Canada's CbC reporting is meeting international expectations.
The OECD has released its first peer review of its Country-by-Country (CbC) reporting initiative. Along with 94 other countries, the report examines Canada's domestic legal and administrative framework around CbC reporting and also looks at its exchange-of-information framework, and whether the country is using CbC reports appropriately and considering confidentiality. (CbC reports must be filed annually by large multinational enterprises for each jurisdiction in which they do business to report certain financial and business activity information.) The report only makes one substantive recommendation to Canada, asking it to either amend its local filing condition or take steps to ensure that its CbC-reporting local filing obligation only applies in specific circumstances.

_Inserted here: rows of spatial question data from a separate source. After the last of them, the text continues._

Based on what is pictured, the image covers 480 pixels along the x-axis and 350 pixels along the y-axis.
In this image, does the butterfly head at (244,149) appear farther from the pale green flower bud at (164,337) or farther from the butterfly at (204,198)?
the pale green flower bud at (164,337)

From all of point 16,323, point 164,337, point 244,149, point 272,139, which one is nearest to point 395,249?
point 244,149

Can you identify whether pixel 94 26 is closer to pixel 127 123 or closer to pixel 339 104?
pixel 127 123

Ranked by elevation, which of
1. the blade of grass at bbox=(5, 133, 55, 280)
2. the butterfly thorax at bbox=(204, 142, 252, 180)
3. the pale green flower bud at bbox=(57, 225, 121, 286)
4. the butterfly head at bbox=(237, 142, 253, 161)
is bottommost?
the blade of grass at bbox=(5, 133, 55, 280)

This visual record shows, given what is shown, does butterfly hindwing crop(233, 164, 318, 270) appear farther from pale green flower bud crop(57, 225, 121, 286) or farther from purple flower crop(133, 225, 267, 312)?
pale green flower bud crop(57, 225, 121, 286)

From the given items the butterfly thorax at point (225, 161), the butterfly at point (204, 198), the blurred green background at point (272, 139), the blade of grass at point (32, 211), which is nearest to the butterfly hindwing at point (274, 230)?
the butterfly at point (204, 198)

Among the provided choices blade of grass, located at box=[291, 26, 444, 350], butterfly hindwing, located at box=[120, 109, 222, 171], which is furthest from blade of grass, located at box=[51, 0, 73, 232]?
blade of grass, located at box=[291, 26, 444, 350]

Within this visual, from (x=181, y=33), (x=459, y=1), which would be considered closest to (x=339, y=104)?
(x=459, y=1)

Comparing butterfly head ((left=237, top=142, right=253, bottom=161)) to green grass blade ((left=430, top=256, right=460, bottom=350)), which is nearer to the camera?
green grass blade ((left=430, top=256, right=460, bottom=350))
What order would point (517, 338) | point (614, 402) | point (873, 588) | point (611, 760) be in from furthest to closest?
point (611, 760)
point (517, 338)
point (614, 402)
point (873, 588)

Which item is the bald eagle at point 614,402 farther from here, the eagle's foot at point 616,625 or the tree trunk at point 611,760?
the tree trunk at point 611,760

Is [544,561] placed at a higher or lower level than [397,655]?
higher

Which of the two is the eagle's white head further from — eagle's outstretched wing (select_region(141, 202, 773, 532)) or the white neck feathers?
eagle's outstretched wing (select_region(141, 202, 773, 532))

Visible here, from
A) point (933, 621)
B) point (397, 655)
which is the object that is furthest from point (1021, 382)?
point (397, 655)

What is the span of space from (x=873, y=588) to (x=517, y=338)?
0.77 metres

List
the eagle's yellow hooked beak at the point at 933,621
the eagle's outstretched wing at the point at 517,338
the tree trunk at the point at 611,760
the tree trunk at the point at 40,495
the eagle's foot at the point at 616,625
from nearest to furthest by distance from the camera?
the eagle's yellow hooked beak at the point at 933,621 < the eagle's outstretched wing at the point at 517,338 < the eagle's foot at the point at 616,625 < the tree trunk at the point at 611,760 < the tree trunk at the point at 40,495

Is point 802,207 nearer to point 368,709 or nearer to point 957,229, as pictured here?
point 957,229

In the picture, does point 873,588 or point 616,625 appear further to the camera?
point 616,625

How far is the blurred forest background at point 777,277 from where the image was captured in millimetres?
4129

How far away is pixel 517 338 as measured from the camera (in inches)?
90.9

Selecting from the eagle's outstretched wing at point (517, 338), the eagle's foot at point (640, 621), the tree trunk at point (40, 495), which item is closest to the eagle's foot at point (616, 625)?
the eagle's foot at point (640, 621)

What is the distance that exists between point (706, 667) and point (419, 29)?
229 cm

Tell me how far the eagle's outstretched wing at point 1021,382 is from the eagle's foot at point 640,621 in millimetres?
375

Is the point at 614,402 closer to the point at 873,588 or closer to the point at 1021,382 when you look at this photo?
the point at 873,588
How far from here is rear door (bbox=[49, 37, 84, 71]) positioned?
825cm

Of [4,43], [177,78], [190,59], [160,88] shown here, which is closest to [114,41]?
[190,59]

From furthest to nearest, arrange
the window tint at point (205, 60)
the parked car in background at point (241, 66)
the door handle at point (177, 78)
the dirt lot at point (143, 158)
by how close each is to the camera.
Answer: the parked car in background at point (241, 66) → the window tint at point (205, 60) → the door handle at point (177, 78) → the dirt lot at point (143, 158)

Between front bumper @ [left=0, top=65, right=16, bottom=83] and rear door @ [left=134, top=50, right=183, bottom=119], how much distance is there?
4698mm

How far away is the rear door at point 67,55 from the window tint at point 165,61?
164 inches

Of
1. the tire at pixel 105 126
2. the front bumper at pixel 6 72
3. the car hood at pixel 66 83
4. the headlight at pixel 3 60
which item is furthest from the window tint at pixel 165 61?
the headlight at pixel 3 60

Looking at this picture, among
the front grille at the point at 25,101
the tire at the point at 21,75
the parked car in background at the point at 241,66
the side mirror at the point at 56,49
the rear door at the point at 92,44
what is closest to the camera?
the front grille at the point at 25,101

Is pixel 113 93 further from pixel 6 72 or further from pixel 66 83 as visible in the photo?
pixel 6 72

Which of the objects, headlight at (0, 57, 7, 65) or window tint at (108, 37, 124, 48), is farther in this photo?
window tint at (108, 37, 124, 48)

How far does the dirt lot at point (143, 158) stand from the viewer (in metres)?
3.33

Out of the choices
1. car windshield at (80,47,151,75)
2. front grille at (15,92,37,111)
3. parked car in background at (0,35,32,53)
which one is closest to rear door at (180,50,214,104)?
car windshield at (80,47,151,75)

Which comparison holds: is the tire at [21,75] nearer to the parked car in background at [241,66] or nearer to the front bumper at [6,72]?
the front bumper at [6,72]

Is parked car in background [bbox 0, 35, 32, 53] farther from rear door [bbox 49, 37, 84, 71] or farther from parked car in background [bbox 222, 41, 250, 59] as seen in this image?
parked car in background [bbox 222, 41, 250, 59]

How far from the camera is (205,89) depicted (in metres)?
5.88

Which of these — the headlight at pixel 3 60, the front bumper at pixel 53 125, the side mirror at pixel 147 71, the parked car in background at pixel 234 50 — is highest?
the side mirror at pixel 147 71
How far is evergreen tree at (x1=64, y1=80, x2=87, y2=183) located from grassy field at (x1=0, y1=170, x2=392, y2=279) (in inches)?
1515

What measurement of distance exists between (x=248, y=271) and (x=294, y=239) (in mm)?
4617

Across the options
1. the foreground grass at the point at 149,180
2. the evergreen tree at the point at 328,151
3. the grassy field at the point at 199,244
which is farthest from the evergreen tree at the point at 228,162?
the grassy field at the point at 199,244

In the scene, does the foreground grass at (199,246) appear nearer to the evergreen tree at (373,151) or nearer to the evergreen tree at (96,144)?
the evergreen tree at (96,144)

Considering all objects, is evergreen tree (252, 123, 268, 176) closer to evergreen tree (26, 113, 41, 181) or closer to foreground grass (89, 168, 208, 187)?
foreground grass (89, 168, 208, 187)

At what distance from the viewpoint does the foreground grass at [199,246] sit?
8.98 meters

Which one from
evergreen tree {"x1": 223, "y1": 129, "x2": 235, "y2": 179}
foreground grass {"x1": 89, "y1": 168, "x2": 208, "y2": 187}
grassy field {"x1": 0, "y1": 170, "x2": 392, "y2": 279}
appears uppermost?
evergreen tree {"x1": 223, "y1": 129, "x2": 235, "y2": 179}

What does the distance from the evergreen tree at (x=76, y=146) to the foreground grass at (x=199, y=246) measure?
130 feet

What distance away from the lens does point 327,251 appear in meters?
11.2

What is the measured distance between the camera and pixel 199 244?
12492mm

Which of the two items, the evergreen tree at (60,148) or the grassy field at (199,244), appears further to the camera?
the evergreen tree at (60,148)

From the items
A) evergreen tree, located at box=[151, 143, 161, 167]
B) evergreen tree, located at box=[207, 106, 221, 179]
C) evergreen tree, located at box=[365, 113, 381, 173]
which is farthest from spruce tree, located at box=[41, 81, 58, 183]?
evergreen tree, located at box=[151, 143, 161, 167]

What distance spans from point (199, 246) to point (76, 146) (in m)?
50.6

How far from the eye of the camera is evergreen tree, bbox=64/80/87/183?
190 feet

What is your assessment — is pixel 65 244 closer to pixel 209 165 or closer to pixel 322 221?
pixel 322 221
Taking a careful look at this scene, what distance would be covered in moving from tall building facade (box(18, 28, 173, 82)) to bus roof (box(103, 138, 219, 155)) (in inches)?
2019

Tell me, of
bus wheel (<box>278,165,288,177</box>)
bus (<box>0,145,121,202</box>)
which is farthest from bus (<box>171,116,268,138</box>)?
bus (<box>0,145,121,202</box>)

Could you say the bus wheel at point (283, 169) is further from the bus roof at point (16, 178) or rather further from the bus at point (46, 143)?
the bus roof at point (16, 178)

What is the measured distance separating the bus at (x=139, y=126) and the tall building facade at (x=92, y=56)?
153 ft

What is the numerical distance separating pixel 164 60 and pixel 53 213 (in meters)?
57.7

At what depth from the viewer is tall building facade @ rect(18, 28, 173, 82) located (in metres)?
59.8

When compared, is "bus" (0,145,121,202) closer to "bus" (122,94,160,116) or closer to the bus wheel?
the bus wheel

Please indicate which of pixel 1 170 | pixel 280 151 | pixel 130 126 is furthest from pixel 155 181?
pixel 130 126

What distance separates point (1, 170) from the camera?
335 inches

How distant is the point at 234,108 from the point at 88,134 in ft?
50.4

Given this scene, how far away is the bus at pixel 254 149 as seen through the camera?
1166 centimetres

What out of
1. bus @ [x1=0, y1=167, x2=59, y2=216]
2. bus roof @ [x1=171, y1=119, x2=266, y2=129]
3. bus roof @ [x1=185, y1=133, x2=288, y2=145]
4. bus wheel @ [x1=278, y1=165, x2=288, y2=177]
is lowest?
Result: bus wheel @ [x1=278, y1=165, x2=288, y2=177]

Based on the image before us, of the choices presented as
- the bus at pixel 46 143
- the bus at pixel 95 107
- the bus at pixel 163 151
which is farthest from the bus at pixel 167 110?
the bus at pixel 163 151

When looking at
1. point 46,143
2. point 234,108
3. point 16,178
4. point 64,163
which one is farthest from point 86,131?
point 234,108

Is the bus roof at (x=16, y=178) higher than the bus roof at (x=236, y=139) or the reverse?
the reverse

The OECD says that it will ultimately use its annual peer reviews to analyze how tax administrations are using CbC reports to assess various risks, including transfer pricing risks. The OECD says this work will help jurisdictions use CbC reports more effectively, enabling them to identify areas where the tax risks posed by MNE Groups are low and to instead focus resources on those issues where risk is greatest.
The OECD says that Canadian legislation regarding local filing is broader than it should be. Under Canada's legislation, local filing may be required in circumstances where there is no current international agreement between Canada and an Ultimate Parent Entity's residence of jurisdiction, which is not permitted under the OECD's terms of reference. Canada has explained there will be relatively few cases where it does not have a current international agreement with the residence jurisdiction of the Ultimate Parent Entity of an MNE group (since it is party to the Convention on Mutual Administrative Assistance in Tax Matters and has 93 bilateral tax conventions which provide for Automatic Exchange of Information). However, the OECD still recommends an amendment.
First annual peer review
This peer review looks at 95 different jurisdictions that have agreed to CbC reporting and examines their domestic legal and administrative frameworks, among other things, as of January 2018. Another peer review was recently launched and will focus on exchange of information, confidentiality, and appropriate-use conditions.
The report says that countries that have passed CbC legislation are largely consistent with the BEPS Action 13 minimum standard. Some jurisdictions have received recommendations for improvement on certain specific aspects of their legislation and work has already begun to bring the provisions concerned in line with the standard.